Ambasador USA wezwany do MSZ Pakistanu po tweecie Trumpa o "głupiej pomocy" dla kraju
Władze Pakistanu wezwały do MSZ ambasadora USA, by zaprotestować przeciw oskarżycielskiemu tweetowi prezydenta Donalda Trumpa - podały we wtorek media. Trump zarzucił Pakistanowi, że udziela schronienia terrorystom i że oszukuje USA, które przekazują mu pomoc.
Prezydent Donald Trump oskarżył w poniedziałek na Twitterze Pakistan o kłamstwa i matactwa w stosunku do USA. W swym pierwszym noworocznym tweecie prezydent USA zarzucił też Pakistanowi, iż kraj ten udziela schronienia terrorystom.
"Stany Zjednoczone nierozsądnie przekazały Pakistanowi ponad 33 miliardy dolarów w ramach pomocy w ciągu ostatnich 15 lat, a oni dali nam tylko kłamstwa i krętactwa" - napisał Trump.
"Udzielają schronienia terrorystom, których ścigamy w Afganistanie" - dodał prezydent USA.
The United States has foolishly given Pakistan more than 33 billion dollars in aid over the last 15 years, and they have given us nothing but lies & deceit, thinking of our leaders as fools. They give safe haven to the terrorists we hunt in Afghanistan, with little help. No more!
— Donald J. Trump (@realDonaldTrump) 1 stycznia 2018
Pakistan gniewnie zareagował na tweet Trumpa informując, że środki zostały rozliczone i że "Pakistan jest gotowy publicznie rozliczyć wszelką pomoc", którą otrzymał od USA.
Khurram Dastgir Khan, minister obrony Pakistanu napisał na Twitterze: "Pakistan jako sprzymierzeniec w walce z terrorystami dał bezpłatnie USA: komunikację lądową i powietrzną, bazy wojskowe i współpracę wywiadowczą, które zdziesiątkowały Al-Kaidę w ciągu ostatnich 16 latach".
Napisał także, iż USA nie dały Pakistanowi "nic, poza inwektywami i brakiem zaufania".
MSZ Pakistanu: to frustracja wywołana porażkami w Afganistanie
Do wyjaśnienia treści tweeta wezwano w poniedziałek amerykańskiego ambasadora Davida Hale'a. Rzecznik ambasady USA potwierdził we wtorek, że do takiego spotkania doszło.
Sprawa tweeta prezydenta Trumpa ma być omawiana na posiedzeniu rządu Pakistanu z udziałem premiera Shahida Khaqana Abbasiego. W środę szefowie władz cywilnych i wojskowych tego kraju mają omówić pogorszenie się relacji ze Stanami Zjednoczonymi.
Pakistański minister spraw zagranicznych Khawaja M. Asif nazwał uwagi Trumpa politycznym chwytem obliczonym na potrzeby polityki wewnętrznej.
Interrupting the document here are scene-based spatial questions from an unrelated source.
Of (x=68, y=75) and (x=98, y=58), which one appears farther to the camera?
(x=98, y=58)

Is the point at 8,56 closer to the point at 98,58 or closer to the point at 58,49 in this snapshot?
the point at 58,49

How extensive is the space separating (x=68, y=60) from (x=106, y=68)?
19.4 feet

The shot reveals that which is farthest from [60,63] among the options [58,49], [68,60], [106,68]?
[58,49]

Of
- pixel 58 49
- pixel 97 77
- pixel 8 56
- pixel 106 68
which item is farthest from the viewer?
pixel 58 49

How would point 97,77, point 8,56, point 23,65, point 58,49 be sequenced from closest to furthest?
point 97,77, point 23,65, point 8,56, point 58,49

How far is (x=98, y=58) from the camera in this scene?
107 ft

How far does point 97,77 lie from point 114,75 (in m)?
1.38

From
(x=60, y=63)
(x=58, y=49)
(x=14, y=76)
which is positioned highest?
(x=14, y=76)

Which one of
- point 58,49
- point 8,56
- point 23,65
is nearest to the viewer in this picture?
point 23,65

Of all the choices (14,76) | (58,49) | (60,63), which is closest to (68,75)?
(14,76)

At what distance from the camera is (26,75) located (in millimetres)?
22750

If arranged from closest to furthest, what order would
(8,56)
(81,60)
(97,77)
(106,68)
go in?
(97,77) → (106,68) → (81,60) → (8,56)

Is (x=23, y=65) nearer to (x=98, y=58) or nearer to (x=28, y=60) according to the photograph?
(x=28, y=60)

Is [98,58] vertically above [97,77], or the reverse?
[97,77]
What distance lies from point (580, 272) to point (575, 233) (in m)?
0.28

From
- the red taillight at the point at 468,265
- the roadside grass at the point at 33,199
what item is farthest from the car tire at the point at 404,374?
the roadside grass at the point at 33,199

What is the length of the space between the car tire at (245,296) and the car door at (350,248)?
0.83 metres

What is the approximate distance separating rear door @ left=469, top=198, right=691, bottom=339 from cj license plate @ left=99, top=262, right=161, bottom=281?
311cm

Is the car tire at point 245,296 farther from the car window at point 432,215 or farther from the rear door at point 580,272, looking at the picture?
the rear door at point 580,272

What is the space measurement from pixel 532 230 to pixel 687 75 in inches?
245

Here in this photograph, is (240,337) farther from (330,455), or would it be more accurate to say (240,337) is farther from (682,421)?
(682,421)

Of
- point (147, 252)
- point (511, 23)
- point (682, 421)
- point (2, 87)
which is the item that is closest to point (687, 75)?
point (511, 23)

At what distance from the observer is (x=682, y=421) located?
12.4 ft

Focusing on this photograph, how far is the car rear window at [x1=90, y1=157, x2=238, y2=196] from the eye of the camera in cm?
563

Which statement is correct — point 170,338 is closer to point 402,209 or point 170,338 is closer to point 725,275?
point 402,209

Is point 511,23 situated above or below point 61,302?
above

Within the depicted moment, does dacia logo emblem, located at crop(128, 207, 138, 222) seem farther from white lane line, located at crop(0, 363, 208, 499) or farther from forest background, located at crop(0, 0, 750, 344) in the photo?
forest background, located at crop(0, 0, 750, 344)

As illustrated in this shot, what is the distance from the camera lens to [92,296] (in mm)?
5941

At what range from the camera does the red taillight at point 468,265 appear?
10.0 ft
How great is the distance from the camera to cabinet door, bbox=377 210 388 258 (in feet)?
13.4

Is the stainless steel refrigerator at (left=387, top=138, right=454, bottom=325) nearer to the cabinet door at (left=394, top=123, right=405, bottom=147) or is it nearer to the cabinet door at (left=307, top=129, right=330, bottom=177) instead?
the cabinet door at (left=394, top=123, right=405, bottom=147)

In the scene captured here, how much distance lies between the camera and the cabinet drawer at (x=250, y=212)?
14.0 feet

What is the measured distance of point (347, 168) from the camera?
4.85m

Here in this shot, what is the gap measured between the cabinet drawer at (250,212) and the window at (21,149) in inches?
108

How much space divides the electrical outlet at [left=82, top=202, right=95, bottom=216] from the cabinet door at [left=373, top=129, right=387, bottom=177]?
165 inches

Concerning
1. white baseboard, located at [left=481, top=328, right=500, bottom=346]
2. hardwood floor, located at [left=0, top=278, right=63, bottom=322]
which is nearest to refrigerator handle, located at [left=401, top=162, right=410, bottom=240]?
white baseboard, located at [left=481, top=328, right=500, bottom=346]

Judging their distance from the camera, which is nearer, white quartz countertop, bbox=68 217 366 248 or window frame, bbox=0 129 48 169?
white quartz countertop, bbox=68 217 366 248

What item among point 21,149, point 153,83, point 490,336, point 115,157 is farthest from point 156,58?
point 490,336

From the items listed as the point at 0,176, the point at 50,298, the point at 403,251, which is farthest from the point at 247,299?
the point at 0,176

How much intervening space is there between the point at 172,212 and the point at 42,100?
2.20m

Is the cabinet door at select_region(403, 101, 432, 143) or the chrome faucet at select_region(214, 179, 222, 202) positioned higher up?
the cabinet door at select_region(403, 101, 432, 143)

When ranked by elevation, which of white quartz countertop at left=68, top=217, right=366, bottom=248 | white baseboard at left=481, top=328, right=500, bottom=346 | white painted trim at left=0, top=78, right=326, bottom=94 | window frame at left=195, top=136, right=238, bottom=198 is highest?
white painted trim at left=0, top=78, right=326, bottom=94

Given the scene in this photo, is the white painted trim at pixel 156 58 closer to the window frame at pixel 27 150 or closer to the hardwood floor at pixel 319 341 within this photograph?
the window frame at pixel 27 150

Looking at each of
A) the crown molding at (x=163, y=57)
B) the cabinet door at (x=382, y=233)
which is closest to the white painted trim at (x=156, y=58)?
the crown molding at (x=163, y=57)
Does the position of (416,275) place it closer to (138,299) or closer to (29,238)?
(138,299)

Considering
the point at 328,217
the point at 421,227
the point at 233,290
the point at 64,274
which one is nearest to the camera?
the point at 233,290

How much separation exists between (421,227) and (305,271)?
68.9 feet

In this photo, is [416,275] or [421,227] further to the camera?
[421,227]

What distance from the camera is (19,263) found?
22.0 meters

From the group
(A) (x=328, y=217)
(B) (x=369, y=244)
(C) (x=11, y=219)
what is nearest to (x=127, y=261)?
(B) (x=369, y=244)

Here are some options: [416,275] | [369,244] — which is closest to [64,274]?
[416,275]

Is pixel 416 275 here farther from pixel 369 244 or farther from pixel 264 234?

Powiedział, że zrodziła je frustracja wywołana porażkami w Afganistanie, gdzie talibscy bojownicy odzyskują tereny i przeprowadzają ataki.
Asif dodał, że Pakistan nie potrzebuje pomocy od Stanów Zjednoczonych.
USA rozważają wstrzymanie przekazania ponad 250 milionów dolarów z funduszu pomocy.
Pod koniec sierpnia ubiegłego roku sekretarz stanu USA Rex Tillerson, omawiając nową amerykańską strategię wobec Afganistanu, skrytykował Pakistan za udzielanie schronienia terrorystom i ostrzegł władze tego kraju, że pomoc Waszyngtonu dla Islamabadu nie jest bezwarunkowa.